-- Work to complete --
Your task is to copy the lines of the data below from the line holding "United States, site archbold_FL-13." through the line holding "label granularity: sequence-level", inclusive, exactly and with nothing added.

(Saved data entries)
▬▬▬▬▬▬

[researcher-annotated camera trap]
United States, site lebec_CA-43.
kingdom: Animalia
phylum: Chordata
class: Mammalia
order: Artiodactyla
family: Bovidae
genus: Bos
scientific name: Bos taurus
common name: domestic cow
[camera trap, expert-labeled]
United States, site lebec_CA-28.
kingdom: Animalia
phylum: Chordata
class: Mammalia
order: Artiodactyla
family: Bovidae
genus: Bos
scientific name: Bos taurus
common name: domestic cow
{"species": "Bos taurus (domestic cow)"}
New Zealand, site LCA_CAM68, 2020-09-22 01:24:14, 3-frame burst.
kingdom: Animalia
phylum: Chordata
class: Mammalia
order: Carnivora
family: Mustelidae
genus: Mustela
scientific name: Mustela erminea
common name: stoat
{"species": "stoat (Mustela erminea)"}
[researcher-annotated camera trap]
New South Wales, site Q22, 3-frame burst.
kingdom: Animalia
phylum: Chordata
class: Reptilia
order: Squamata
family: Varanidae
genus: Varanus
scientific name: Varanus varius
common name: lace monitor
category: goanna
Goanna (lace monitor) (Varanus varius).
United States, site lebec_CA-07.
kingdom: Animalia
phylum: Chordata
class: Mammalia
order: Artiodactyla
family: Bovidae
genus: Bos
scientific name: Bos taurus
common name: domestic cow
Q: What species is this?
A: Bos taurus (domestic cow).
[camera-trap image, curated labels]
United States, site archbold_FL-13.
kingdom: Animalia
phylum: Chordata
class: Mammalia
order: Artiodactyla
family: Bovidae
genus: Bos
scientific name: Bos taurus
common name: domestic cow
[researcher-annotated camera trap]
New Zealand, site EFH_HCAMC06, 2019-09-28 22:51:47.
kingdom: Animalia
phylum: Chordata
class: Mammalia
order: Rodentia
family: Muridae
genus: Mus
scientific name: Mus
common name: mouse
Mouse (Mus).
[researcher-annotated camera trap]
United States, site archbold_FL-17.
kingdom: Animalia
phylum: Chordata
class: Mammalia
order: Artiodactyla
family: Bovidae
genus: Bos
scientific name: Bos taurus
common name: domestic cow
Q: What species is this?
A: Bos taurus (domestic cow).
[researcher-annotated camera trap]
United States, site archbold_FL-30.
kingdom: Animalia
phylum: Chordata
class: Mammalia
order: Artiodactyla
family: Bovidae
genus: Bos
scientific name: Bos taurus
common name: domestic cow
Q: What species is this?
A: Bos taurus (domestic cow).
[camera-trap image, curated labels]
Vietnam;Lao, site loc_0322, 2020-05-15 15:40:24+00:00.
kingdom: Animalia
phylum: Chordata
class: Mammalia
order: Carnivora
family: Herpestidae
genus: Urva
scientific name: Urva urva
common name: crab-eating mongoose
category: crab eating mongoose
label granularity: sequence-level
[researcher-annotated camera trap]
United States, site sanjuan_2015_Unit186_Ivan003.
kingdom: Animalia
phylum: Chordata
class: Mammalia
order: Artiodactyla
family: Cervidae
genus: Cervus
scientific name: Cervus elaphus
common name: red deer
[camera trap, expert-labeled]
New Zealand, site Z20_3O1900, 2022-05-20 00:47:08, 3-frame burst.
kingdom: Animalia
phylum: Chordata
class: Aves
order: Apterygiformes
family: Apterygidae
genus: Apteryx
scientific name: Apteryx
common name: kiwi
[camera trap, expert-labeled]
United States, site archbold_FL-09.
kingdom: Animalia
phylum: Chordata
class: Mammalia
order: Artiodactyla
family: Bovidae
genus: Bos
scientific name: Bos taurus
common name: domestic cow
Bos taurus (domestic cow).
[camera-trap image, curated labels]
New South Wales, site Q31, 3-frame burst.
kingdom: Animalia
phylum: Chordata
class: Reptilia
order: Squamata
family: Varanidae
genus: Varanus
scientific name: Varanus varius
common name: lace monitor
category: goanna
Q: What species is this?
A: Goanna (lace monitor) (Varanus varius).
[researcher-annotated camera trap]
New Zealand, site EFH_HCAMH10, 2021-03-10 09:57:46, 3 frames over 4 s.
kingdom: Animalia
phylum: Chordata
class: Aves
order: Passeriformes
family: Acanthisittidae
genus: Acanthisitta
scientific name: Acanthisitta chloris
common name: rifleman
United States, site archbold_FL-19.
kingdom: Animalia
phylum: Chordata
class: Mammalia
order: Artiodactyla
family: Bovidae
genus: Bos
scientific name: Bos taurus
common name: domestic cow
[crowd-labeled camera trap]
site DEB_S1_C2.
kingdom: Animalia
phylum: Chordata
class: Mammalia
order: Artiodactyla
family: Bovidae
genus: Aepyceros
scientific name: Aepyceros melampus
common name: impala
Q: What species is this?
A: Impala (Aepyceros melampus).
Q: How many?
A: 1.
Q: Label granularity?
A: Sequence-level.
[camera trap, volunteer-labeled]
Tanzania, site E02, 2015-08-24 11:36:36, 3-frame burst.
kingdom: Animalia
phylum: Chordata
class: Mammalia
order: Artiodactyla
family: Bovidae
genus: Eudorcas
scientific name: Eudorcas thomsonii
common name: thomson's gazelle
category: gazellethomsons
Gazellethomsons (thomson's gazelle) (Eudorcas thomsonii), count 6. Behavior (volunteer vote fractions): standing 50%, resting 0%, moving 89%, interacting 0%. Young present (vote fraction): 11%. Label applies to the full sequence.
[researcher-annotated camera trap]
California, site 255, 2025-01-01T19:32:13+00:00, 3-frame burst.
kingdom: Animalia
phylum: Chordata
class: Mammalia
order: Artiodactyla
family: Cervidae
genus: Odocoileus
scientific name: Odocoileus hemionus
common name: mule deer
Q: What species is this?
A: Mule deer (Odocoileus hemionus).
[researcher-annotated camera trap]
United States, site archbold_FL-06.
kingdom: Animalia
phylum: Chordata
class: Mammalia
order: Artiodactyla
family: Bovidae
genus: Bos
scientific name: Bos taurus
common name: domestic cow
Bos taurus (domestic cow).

▬▬▬▬▬▬

-- Exercise response --
United States, site archbold_FL-13.
kingdom: Animalia
phylum: Chordata
class: Mammalia
order: Artiodactyla
family: Bovidae
genus: Bos
scientific name: Bos taurus
common name: domestic cow
[researcher-annotated camera trap]
New Zealand, site EFH_HCAMC06, 2019-09-28 22:51:47.
kingdom: Animalia
phylum: Chordata
class: Mammalia
order: Rodentia
family: Muridae
genus: Mus
scientific name: Mus
common name: mouse
Mouse (Mus).
[researcher-annotated camera trap]
United States, site archbold_FL-17.
kingdom: Animalia
phylum: Chordata
class: Mammalia
order: Artiodactyla
family: Bovidae
genus: Bos
scientific name: Bos taurus
common name: domestic cow
Q: What species is this?
A: Bos taurus (domestic cow).
[researcher-annotated camera trap]
United States, site archbold_FL-30.
kingdom: Animalia
phylum: Chordata
class: Mammalia
order: Artiodactyla
family: Bovidae
genus: Bos
scientific name: Bos taurus
common name: domestic cow
Q: What species is this?
A: Bos taurus (domestic cow).
[camera-trap image, curated labels]
Vietnam;Lao, site loc_0322, 2020-05-15 15:40:24+00:00.
kingdom: Animalia
phylum: Chordata
class: Mammalia
order: Carnivora
family: Herpestidae
genus: Urva
scientific name: Urva urva
common name: crab-eating mongoose
category: crab eating mongoose
label granularity: sequence-level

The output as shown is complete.